Plum, la stupeur a fait place à la colère. Dans ce petit village de la commune du Mont-Dore, à 30 kilomètres au sud de Nouméa, un jeune homme de 32 ans, Faara Tournier, a été mortellement blessé jeudi 18 septembre lors d’une intervention des forces de l’ordre pour une rixe en marge de la fête à laquelle il participait.

Plusieurs coups de feu ont été tirés. Deux, reconnaît le gendarme mobile, qui « se serait senti en danger » alors qu’un pick-up effectuait des embardées en se dirigeant vers lui, selon le procureur de la République de Nouméa, Yves Dupas. Trois, selon plusieurs jeunes présents à la soirée. Le projectile que Faara a reçu juste sous l’œil gauche ne lui a en tout cas laissé aucune chance. Il est mort deux jours plus tard.

Ce qui choque aujourd’hui son oncle, Soane Tafusimai, c’est que le gendarme n’a pas été mis en examen, mais placé sous le statut de témoin assisté. « Pour nous, il y a une justice à deux vitesses, c’est comme si on nous disait que c’était normal de l’avoir tué », déplore-t-il. « La façon dont on parle de mon frère, du fait qu’il y avait une fête et de l’alcool, c’est presque comme si c’était lui le coupable, raconte aussi Heirarii Tournier, le frère de la victime. Mais il était juste sur le trottoir avec ses amis. On appelle tout le monde au calme, mais ils n’avaient pas à utiliser d’arme. Pour moi, il a été abattu comme un chien. » (...)

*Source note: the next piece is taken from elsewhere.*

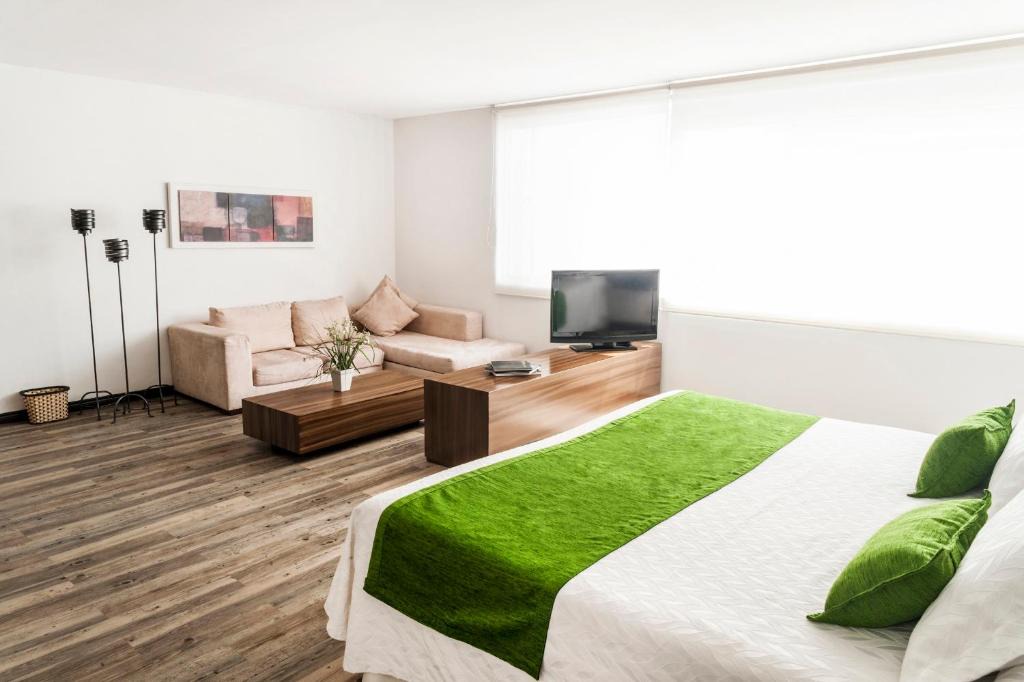 Zona Rosa Hotel | Hotel Bogota Virrey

En bénéficiant du statut de témoin assisté, le gendarme mis en cause ne pourra être ni placé sous contrôle judiciaire ni assigné à résidence, et encore moins être envoyé en détention provisoire. « On ne voit jamais ça dans ce type d’affaires, explique un avocat du barreau de Nouméa. Le juge d’instruction a tout intérêt à demander la mise en examen, quitte à revenir dessus plus tard, pour avoir le plus de moyens d’action à sa disposition. »

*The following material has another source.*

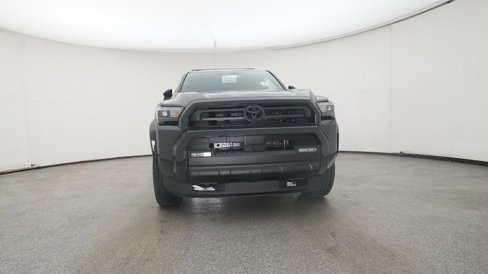 New 2025 Toyota 4Runner TRD Sport Premium image 2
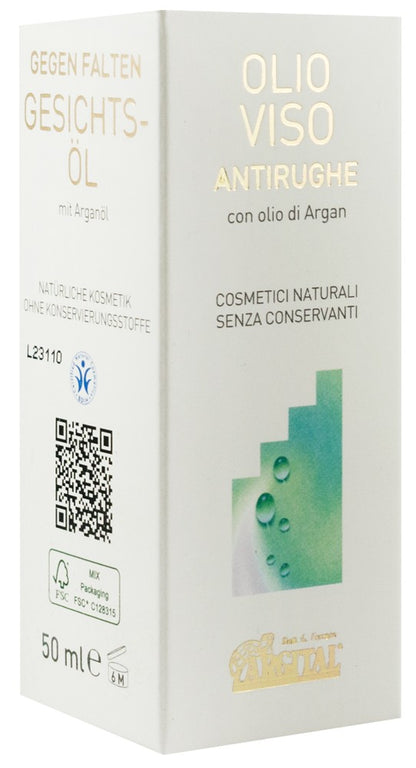 Ulei antirid, 50ml Argital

Pourtant, quand ce sont les gendarmes qui sont visés, le parquet n’hésite pas à étendre au maximum les qualifications pénales pour obtenir des moyens d’enquête supplémentaire. Le 15 août, lorsqu’un véhicule vide stationné le long d’une maison occupée par des gendarmes a été visé par des tirs au milieu de la nuit, le procureur de la République avait ainsi ouvert une enquête pour tentative de meurtre.

« Un climat de peur »

L’affaire de Plum tombe au mauvais moment pour les autorités, alors qu’elles ont déployé un important dispositif de sécurité dans l’archipel par crainte de nouvelles tensions liées au 24 septembre, date de la prise de possession de la Nouvelle-Calédonie par la France en 1853, considérée par les indépendantistes comme le jour du deuil du peuple kanak.

Actuellement, 2 770 policiers et gendarmes sont sur le terrain. Gendarmes qui sont en grande partie des mobiles, déployés pour trois mois, et parfois très jeunes. Un point que n’a pas manqué de relever le Front de libération nationale kanak et socialiste (FLNKS) (...)

« Placés dans un environnement qu’ils ne comprennent pas, ils projettent leurs propres représentations, se croyant dans les cités métropolitaines, et réagissent dans la panique, avec des réflexes inadaptés. Le drame de Plum en est une tragique illustration. » Selon plusieurs sources, le gendarme qui a tiré serait arrivé trois jours plus tôt dans l’archipel. (...)

Quand ce n’est pas le statut judiciaire de l’auteur qui pose question aux familles, ce sont d’interminables délais qui éreintent leurs espoirs d’obtenir un jour justice. (...)

En principe, les familles peuvent saisir directement un juge d’instruction, en se portant parties civiles. Mais il leur faudrait alors verser une consignation en plus de frais d’avocats déjà très élevés pour des personnes qui ont pour point commun d’être très modestes.

Quant aux peines prononcées par le tribunal de Nouméa, elles ne sont pas pour les rassurer. Mardi 23 septembre, un jeune de Saint-Louis a été condamné à trois ans de prison ferme pour avoir jeté un caillou sur un gendarme. Jugé le même jour, un habitant de la commune rurale de Boulouparis, qui avait tiré dans la fesse d’un jeune Kanak sur fond d’insultes mutuelles, s’en est, lui, sorti avec douze mois de prison avec sursis.